Преславный италийский Condottiero вёл записи «о жизни и себе», которые по разрушенью печени, доконанной вином и раной жолнерской под Взсрубмышлем, боголюбивая супруга (им из монашеского ордена насильно взятая в шатёр сначала, а затем, брюхатая, в какой-то скинии моравской – под венец) сожгла в дворцовой зале. Удачи вой всё похвалялся, что все углы Европы (и даже за Танаисом и Бугом) он оросил горячей кровью и неуёмным семенем. На службу к нам явился он по показаньям медицинским – для воздуха и чистоты воды. На континенте же, как полунепорочного зачатья плод однажды рассказал, отца подкарауливали климат и представленные в суд заёмны письма. Жена затёрлась в конфидентки матери, а сын – в приятели ко мне. Так вот, в единственном случайно уцелевшем клочке пергамента, сынком подобранном, писал паневропейский Алкивьяд, своим бесславьем побеждённый, что самое опасно-сладостное в ремесле солдата – не плата, не добыча, не шинкарки кружка и не полонянки лоно, соратника плечо иль грива верного коня, а – ночь после ранения. Как пёс, изломанный медведем, израненный солдат кричит и мечется, смеётся и рыдает, падая всё глубже в пропасть, раною его разверстую меж тем, что есть и инобытием. Скольженье это по иззубренному адским пламенем страданья склону бреда и тоски по отсечённым или размозжённым членам – настолько сладостно и непереносимо, что многие тут нечувствительно решают не царапаться ногтями по отвесным косогорам царства мрака, а забвению предать, что было, то, что здесь и то, что будет там, где ничего не будет.

*

Сосед по лавочке искляксано-изрезанной спросил: когда все слушают, ты пишешь, а как все пишут – ты в пупок Фемиды пялишься. Ты хочешь разозлить профессора почтенного? – Да нет, конечно, просто то, что он глаголит, мне посылает мысли с ним никак не связанные. Я, если б мог, записывал бы в такт его скандированию и их. Но мать моя – синкопа. А мой отец – оксюморон, и если утону я в Эльбе вашей мелкой – меня ищите вверх, а не по мутному течению её.

*

Я дядю и отца куснул одним и тем же вопрошаньем. Давно я понял, что от них обоих толку я добьюсь, застав врасплох обоих претендентов на венец неповторимого. Всезнающего ворона прижал, как целился он в глаз сурку (счастливый в норку юркнул): вы почему такие разные с отцом? – Отец твой после смерти матери не захотел принять забот и ласк второй жены отца, его усыновившей в нежном и беспамятном младенстве. Всё то он отторгал, что матушка пыталася и ласкою, и строгостью ему привить. Любил твердить услышанное в час недобрый от отца, что королём рождаются, а не становятся.

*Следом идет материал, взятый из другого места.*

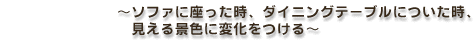 〜ソファに座った時、ダイニングテーブルについた時、見える景色に変化をつける〜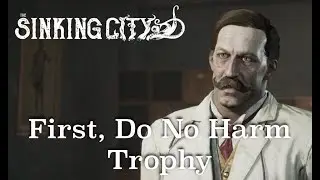 The Sinking City - First, Do No Harm Trophy - Agree To The Experimental Treatment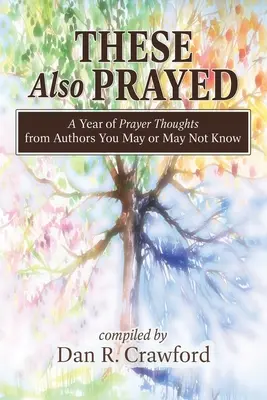 Ceux-là aussi ont prié : Une année de réflexions sur la prière de la part d'auteurs que vous connaissez peut-être ou pas - These Also Prayed: A Year of Prayer Thoughts from Authors You May or May Not Know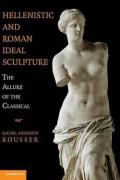 Hellenistic and Roman Ideal Sculpture: The Allure of the Classical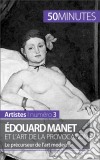 Édouard Manet et l&apos;art de la provocationLe précurseur de l’art moderne. E-book. Formato EPUB ebook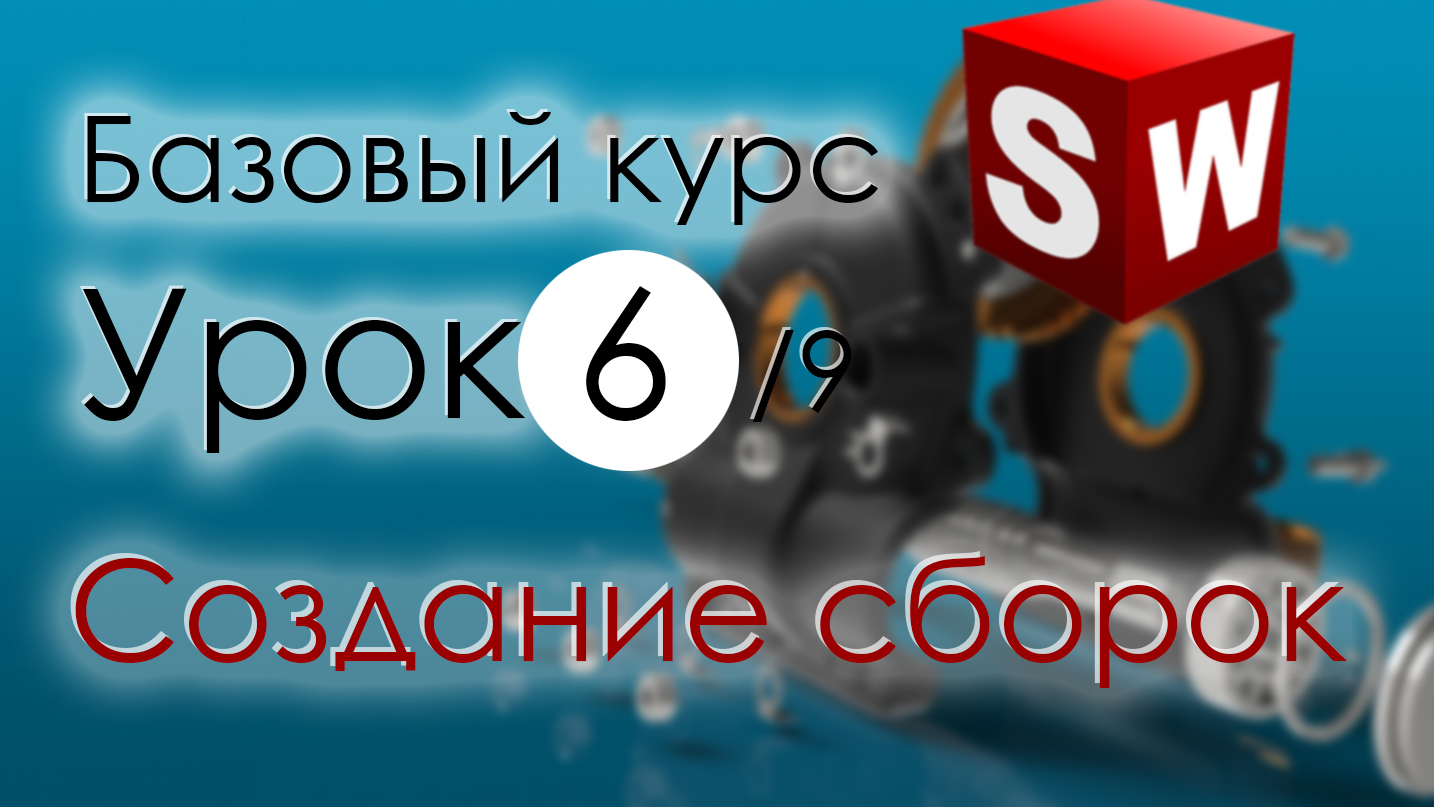 SolidWorks Базовый курс. Урок 6. Создание сборок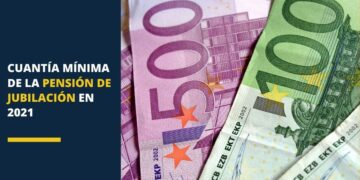 Cuantía mínima de la pensión de jubilación en 2021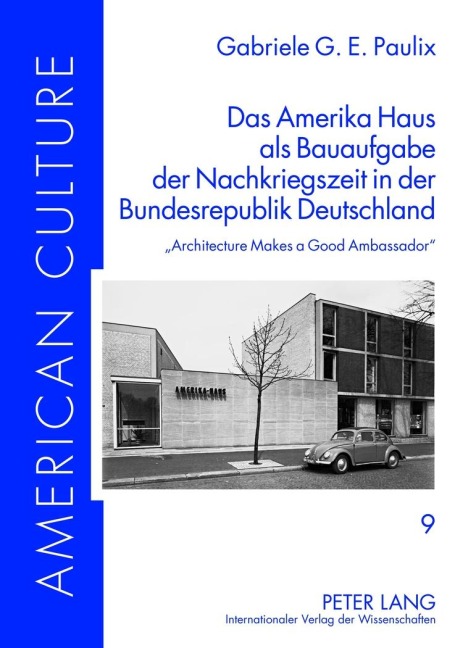 Das Amerika Haus als Bauaufgabe der Nachkriegszeit in der Bundesrepublik Deutschland - Gabriele G. E. Paulix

Отец был колоритен, как всегда: На голых скалах не растёт порей. В Афинах ваших не пекут царей. (Подхватив и посадив за себя на коня доезжачего): Как и псарей (Указав с хохотом на колокольню, откуда задребезжал наш старый треснувший колокол): Как, впрочем, и пономарей!

*

Вот вам, juris prudentes, заданье по моральной философии – рассказ полу́ночный служанки нашей, горбатой карлы. Сестра её пролезла в замок местного курфюста, отдавши всё как плату своё потенциальное приданное. Там началась её карьера, приведшая довольно скоро под венец с сынком немым всесильной кастелянши замка. Та в ней души не чаяла и как в невестке, и как в подручной преданной безмерно. Приданным, кстати, стали деньги за покров, что наша карла вышивала с детства дабы он вкладом за неё для ордена сестёр Карме́ли босоногих стал. Горбунья, в том увидя промысел небес, пожертвовала скапулярием для фартука служанки. Свекровь сестру её намёками кормила, нечастыми, но многообещающими, по поводу надвинувшейся старости и назревающей потребности в преемнице и для неё добилась учрежденья званья вице-кастелянши, которое та разделила, «по требованию курфюста», с сестрою мужа – юною послушницей, почти уже готовой ко Христу податься под венец ничком, ну а пока что постигающей азы хозяйства домово́го, что и в затворе будет ей весьма потребно. Сестра горбуньи, в страхе упустить плешивую Фортуну, вытравливала все плоды, что натерпевшийся до сорока годов поллюций супруг ей в лоно водворял. Но лишь ударило ему полста́, как престарелая свекровушка заветное кольцо ключей передала – не ей, а собственной дочурке, которая была, как выяснилось, в монастырь обещана, коль брат окажется способен их продолжить род, а тут и возраст кастелянский – тридцать лет – приспел. При перспективах радужных таких и женишка спроворили под будущее жалованье от курфюста.